Towards Reliable Social A/B Testing: Spillover-Contained Clustering with Robust Post-Experiment Analysis

TL;DR

This work tackles network interference in social A/B testing by introducing a two-stage framework that combines spillover-contained design with robust post-experiment inference. It develops Balanced Louvain, a cluster-building method tailored to minimize cross-cluster spillovers while maintaining size balance and temporal stability, and couples it with CUPAC-based variance reduction to regain statistical power under cluster randomization. The approach is validated through simulations and large-scale Kuaishou experiments, showing substantial spillover containment and more accurate treatment-effect estimates than traditional user-level designs.
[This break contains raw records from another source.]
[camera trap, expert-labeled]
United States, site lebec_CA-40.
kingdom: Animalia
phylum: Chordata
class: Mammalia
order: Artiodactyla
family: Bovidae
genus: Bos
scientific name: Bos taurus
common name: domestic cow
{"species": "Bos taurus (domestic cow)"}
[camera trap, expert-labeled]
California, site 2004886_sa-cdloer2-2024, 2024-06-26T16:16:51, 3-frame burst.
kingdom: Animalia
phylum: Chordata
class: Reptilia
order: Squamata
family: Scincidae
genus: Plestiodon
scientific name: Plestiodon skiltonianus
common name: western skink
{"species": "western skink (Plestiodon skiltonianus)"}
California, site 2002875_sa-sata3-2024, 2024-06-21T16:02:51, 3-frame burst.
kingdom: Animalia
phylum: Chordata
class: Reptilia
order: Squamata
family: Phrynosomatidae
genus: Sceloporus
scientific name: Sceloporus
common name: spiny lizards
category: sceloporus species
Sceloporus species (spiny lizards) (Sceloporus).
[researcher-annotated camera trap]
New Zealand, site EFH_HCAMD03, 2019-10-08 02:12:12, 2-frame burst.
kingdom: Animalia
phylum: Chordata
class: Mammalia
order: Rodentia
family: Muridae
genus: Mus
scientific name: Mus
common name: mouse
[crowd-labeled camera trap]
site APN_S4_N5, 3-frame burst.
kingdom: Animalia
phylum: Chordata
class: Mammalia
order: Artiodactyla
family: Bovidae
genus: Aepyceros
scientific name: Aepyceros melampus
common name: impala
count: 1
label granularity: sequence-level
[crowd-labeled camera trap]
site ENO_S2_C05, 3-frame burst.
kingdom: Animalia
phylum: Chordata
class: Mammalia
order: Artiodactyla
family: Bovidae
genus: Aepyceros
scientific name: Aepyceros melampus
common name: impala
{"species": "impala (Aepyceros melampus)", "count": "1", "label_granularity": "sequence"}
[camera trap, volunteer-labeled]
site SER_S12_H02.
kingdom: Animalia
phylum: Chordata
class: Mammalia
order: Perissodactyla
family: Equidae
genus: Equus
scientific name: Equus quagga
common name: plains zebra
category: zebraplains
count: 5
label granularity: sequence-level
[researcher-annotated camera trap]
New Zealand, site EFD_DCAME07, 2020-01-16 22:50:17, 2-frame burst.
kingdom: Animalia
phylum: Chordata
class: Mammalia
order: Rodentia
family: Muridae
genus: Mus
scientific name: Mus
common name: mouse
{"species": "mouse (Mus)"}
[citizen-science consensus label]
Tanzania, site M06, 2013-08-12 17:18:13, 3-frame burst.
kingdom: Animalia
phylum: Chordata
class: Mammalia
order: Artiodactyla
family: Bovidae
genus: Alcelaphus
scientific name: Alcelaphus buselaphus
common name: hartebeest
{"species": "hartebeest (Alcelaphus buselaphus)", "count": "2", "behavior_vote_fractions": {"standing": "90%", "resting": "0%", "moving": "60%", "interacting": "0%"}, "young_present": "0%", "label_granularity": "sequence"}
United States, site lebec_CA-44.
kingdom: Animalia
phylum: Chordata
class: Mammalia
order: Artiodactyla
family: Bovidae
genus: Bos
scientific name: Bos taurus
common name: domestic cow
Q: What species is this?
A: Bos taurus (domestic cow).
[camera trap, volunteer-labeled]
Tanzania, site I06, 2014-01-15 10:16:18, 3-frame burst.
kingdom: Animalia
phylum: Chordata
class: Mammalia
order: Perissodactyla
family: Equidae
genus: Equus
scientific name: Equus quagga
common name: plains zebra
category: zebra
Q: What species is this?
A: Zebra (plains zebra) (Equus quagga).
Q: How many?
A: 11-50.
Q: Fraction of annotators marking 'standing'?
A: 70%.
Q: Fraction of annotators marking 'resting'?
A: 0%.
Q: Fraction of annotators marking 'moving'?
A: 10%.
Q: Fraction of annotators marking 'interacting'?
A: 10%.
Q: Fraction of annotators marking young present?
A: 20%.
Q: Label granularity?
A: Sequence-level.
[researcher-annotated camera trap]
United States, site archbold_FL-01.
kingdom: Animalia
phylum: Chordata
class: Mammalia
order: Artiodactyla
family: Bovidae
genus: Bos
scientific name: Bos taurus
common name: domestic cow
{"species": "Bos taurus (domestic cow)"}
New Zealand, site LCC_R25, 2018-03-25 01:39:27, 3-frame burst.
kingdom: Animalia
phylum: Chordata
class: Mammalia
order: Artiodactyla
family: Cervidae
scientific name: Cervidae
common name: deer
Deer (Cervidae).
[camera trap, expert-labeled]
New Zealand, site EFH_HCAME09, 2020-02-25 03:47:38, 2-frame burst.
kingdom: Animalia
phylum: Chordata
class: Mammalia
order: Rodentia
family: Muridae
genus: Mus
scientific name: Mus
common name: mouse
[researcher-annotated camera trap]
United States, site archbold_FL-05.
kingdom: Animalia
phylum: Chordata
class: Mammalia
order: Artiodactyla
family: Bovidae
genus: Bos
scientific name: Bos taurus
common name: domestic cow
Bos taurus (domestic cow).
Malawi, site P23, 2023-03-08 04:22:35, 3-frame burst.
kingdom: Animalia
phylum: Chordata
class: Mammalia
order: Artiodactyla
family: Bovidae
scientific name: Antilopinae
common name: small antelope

The proposed workflow enables reliable, scalable networked experimentation with practical production deployments and clear implications for evaluating social strategies on large platforms.

Abstract

A/B testing is the foundation of decision-making in online platforms, yet social products often suffer from network interference: user interactions cause treatment effects to spill over into the control group. Such spillovers bias causal estimates and undermine experimental conclusions. Existing approaches face key limitations: user-level randomization ignores network structure, while cluster-based methods often rely on general-purpose clustering that is not tailored for spillover containment and has difficulty balancing unbiasedness and statistical power at scale. We propose a spillover-contained experimentation framework with two stages. In the pre-experiment stage, we build social interaction graphs and introduce a Balanced Louvain algorithm that produces stable, size-balanced clusters while minimizing cross-cluster edges, enabling reliable cluster-based randomization. In the post-experiment stage, we develop a tailored CUPAC estimator that leverages pre-experiment behavioral covariates to reduce the variance induced by cluster-level assignment, thereby improving statistical power. Together, these components provide both structural spillover containment and robust statistical inference. We validate our approach through large-scale social sharing experiments on Kuaishou, a platform serving hundreds of millions of users. Results show that our method substantially reduces spillover and yields more accurate assessments of social strategies than traditional user-level designs, establishing a reliable and scalable framework for networked A/B testing.

Figures (5)

• Figure 1: Spillover effects in social A/B testing: treated users influence control users through interactions (e.g., sharing), biasing effect estimates.
• Figure 2: Overview of our proposed framework for reliable social A/B testing. The system consists of two main stages: (1) pre-experiment graph construction and clustering to minimize cross-cluster spillovers; (2) post-experiment cluster-based randomization and effect estimation with variance reduction (CUPAC) for more sensitive detection.
• Figure 3: WGSR vs. observed ATE (left) and bias (right). Cluster-based assignment reduces bias by 87--89%. Horizontal dotted lines indicate the true ATE. Stars: extrapolation to WGSR$=$1.0 recovers true ATE within 0.1%.
• Figure 4: Illustration of our joint cluster-based and uid-based experimental design. We first allocate part of the traffic according to CBR to contain spillover. The remaining traffic is then assigned using UBR, enabling a parallel comparison.
• Figure 5: LT-7 lift comparison of cluster-based (CBR) vs. user-based (UBR) randomization under the sharing strategy.